Your answer should consist of each line below that contains the string "human".

___ Given data ___

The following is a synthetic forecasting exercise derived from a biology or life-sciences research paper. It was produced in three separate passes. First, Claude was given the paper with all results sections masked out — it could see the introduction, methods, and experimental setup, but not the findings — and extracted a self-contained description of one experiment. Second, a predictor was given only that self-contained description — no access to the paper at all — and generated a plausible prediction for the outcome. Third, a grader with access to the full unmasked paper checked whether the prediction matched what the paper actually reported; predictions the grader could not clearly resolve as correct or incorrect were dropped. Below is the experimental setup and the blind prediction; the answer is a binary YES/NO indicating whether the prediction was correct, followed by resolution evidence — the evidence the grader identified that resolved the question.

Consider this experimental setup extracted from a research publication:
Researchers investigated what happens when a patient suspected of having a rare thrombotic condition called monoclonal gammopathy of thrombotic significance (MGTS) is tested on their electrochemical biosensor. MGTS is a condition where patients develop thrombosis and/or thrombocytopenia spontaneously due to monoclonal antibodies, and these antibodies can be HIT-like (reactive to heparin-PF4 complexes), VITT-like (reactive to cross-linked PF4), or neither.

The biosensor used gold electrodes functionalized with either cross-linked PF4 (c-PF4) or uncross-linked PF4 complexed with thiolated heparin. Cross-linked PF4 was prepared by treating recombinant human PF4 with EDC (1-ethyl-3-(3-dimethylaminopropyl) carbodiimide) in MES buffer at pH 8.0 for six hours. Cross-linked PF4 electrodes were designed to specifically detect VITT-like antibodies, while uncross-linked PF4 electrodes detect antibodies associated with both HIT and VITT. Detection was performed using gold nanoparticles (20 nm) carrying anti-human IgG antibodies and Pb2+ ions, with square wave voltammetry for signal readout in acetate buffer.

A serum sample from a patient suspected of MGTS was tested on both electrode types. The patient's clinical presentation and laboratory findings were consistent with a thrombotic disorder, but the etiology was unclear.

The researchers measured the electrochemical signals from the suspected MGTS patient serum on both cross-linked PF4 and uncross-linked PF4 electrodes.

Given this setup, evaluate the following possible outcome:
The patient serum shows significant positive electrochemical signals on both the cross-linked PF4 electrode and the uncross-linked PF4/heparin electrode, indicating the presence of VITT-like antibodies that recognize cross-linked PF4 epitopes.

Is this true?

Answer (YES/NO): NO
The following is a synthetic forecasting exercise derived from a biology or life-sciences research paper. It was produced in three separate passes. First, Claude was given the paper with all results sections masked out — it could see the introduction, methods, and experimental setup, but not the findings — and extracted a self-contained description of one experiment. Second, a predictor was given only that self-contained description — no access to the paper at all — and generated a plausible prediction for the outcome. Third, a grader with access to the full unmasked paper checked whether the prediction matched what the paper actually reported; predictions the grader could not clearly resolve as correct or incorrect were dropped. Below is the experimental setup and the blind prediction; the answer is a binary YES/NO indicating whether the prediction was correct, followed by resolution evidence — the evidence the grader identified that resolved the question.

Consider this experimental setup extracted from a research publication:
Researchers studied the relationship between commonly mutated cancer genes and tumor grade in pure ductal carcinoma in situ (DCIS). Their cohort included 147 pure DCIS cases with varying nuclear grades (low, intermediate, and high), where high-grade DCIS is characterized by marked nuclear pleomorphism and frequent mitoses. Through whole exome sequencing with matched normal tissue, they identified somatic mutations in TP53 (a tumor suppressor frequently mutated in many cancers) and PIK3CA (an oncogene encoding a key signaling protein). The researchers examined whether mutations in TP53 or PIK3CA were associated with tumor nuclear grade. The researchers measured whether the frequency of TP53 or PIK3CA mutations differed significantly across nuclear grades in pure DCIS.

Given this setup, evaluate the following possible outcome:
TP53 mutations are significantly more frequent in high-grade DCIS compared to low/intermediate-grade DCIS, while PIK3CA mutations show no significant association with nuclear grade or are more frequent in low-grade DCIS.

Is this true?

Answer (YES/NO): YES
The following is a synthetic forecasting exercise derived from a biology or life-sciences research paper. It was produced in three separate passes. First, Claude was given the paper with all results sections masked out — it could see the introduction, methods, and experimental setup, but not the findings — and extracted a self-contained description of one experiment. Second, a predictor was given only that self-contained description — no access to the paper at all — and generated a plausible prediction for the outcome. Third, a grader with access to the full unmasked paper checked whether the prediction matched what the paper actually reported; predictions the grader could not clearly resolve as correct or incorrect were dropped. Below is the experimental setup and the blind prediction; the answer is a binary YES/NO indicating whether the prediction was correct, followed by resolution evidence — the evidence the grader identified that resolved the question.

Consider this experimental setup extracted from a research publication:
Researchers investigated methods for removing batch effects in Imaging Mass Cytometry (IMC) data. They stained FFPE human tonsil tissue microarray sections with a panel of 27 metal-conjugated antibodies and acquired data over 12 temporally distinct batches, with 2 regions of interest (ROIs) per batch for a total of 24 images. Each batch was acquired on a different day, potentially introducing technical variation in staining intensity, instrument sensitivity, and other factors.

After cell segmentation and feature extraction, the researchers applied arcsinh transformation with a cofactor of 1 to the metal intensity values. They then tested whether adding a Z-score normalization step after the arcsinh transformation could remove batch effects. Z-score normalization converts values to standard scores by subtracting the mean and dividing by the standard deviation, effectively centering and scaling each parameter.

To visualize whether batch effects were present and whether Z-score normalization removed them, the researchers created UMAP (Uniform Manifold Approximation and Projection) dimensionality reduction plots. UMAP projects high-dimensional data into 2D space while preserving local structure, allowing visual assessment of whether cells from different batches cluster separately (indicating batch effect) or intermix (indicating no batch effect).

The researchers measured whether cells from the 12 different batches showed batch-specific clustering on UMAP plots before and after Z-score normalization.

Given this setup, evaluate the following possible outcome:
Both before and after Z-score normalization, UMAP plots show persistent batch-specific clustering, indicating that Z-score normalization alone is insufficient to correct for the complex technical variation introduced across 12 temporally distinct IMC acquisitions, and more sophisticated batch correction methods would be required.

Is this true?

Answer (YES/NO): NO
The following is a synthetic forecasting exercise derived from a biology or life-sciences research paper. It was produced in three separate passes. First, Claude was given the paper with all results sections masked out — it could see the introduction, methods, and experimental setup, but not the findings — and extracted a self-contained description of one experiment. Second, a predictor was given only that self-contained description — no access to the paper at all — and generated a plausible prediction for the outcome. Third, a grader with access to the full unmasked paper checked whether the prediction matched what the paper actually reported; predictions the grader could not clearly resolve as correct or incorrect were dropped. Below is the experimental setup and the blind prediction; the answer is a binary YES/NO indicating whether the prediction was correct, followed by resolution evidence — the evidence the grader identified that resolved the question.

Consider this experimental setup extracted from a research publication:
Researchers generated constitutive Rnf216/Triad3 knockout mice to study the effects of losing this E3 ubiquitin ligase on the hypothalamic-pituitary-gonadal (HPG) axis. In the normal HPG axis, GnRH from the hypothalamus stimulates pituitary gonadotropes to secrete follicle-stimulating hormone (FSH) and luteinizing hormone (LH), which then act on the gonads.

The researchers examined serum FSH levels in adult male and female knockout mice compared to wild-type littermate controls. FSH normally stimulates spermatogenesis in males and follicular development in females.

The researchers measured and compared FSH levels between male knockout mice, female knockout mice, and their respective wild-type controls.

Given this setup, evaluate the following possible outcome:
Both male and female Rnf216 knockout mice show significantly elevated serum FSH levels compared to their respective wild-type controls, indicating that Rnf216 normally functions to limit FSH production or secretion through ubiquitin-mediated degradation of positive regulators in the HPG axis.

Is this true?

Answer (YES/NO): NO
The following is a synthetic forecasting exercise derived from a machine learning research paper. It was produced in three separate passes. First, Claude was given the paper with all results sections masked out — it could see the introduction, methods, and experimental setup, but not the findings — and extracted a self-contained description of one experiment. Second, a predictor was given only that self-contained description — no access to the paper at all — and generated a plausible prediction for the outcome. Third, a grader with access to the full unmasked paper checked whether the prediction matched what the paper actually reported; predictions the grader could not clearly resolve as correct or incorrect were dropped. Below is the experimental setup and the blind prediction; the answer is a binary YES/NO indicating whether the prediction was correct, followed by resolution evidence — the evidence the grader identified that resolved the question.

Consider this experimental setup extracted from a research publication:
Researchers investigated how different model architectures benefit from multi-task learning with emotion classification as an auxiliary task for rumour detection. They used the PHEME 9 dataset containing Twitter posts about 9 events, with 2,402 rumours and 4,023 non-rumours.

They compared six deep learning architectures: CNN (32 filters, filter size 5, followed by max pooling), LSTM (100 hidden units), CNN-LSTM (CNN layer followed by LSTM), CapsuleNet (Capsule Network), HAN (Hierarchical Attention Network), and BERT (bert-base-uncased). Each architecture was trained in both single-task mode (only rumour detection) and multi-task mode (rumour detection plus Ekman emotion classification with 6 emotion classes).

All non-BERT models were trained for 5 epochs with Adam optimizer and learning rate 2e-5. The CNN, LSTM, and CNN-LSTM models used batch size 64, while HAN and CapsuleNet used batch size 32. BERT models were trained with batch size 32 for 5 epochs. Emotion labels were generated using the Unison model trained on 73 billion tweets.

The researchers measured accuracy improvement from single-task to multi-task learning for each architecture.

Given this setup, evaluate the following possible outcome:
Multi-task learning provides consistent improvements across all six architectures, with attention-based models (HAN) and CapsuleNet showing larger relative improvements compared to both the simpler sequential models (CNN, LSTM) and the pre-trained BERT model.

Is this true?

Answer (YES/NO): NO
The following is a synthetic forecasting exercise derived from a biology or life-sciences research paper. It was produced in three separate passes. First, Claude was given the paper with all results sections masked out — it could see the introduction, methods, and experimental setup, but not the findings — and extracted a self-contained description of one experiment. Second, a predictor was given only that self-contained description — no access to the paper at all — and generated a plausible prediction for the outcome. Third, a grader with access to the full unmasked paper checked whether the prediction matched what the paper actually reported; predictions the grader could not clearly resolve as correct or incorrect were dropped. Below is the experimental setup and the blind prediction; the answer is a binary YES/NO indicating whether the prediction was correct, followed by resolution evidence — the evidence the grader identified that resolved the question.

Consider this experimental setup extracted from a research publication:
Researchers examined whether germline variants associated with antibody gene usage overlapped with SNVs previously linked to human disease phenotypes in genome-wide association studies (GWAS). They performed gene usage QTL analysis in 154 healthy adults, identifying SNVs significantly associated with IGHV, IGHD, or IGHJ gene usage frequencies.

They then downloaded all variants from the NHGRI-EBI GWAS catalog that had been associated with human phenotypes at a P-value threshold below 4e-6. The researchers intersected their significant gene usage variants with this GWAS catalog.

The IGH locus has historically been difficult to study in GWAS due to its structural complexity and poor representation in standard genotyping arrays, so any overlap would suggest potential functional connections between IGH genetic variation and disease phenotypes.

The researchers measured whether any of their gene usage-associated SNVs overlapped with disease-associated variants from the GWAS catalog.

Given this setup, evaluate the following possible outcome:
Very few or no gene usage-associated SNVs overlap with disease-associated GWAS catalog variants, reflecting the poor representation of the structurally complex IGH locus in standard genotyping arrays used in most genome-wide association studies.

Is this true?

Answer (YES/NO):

___

Answer to the problem:
The biosensor used gold electrodes functionalized with either cross-linked PF4 (c-PF4) or uncross-linked PF4 complexed with thiolated heparin. Cross-linked PF4 was prepared by treating recombinant human PF4 with EDC (1-ethyl-3-(3-dimethylaminopropyl) carbodiimide) in MES buffer at pH 8.0 for six hours. Cross-linked PF4 electrodes were designed to specifically detect VITT-like antibodies, while uncross-linked PF4 electrodes detect antibodies associated with both HIT and VITT. Detection was performed using gold nanoparticles (20 nm) carrying anti-human IgG antibodies and Pb2+ ions, with square wave voltammetry for signal readout in acetate buffer.
Researchers investigated methods for removing batch effects in Imaging Mass Cytometry (IMC) data. They stained FFPE human tonsil tissue microarray sections with a panel of 27 metal-conjugated antibodies and acquired data over 12 temporally distinct batches, with 2 regions of interest (ROIs) per batch for a total of 24 images. Each batch was acquired on a different day, potentially introducing technical variation in staining intensity, instrument sensitivity, and other factors.
Researchers examined whether germline variants associated with antibody gene usage overlapped with SNVs previously linked to human disease phenotypes in genome-wide association studies (GWAS). They performed gene usage QTL analysis in 154 healthy adults, identifying SNVs significantly associated with IGHV, IGHD, or IGHJ gene usage frequencies.
They then downloaded all variants from the NHGRI-EBI GWAS catalog that had been associated with human phenotypes at a P-value threshold below 4e-6. The researchers intersected their significant gene usage variants with this GWAS catalog.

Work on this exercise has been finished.